Previously, the reason behind tropical birds’ comparative lack of dispersal skills had not been well understood, and there had also been some question as to whether a forest species’ ability to move around was all that important in terms of dealing with habitat fragmentation, Wolf said.
“It had been argued that species that don’t move much maybe tend to stay put just because they don’t care about losing pieces of their habitat or seeing it fragmented,” said Wolf, a postdoctoral researcher in the College of Forestry. “But we used a massive dataset that encompassed more than 1,000 birds globally to test whether birds with shorter, stubbier wings are more likely to be fragmentation sensitive, and whether this alone explains the latitudinal gradient we observed. In the end, there was strong support for the idea that birds that are good dispersers are less fragmentation sensitive.”
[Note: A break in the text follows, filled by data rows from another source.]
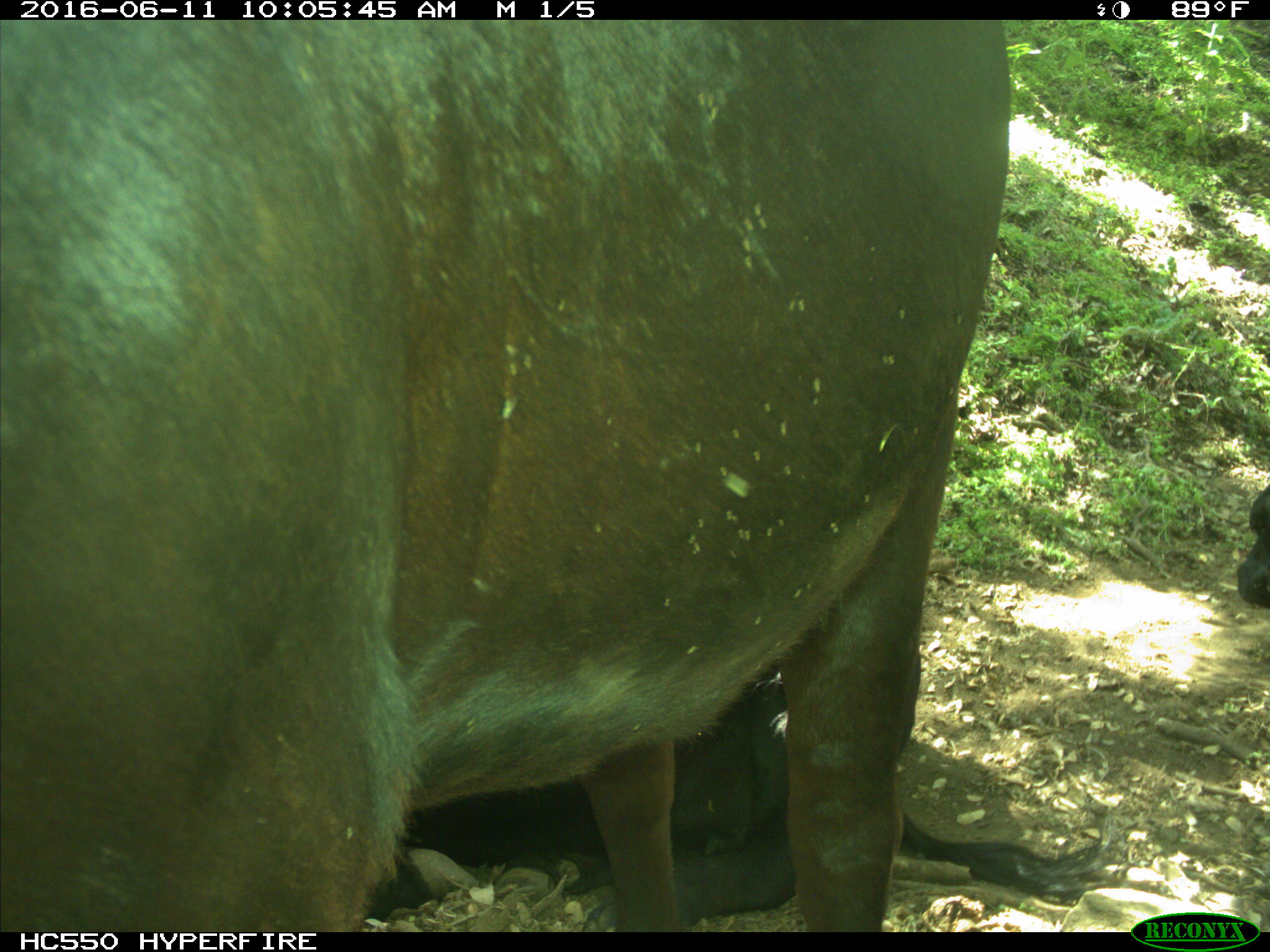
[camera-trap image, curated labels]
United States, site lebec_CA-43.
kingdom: Animalia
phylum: Chordata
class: Mammalia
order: Artiodactyla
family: Bovidae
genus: Bos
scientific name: Bos taurus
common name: domestic cow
Examples of temperate forest birds more built for dispersal include woodpeckers, robins, jays, cardinals, owls, turkeys, hawks and eagles.
The Natural Environment Research Council, the UKRI Global Challenges Research Fund and the Natural Environment Research Council supported this research.
Also contributing to the study were scientists from Newcastle University; the University of Toulouse; Lancaster University; the Foundation for Ecodevelopment and Conservation; the Global Protect Oceans, Lands and Waters Program; the Nature Conservancy; the Swiss Ornithological Institute; Yale University; the University of Pretoria; the Centre for Conservation of Atlantic Forest Birds; the University of Queensland; and California State University, Los Angeles.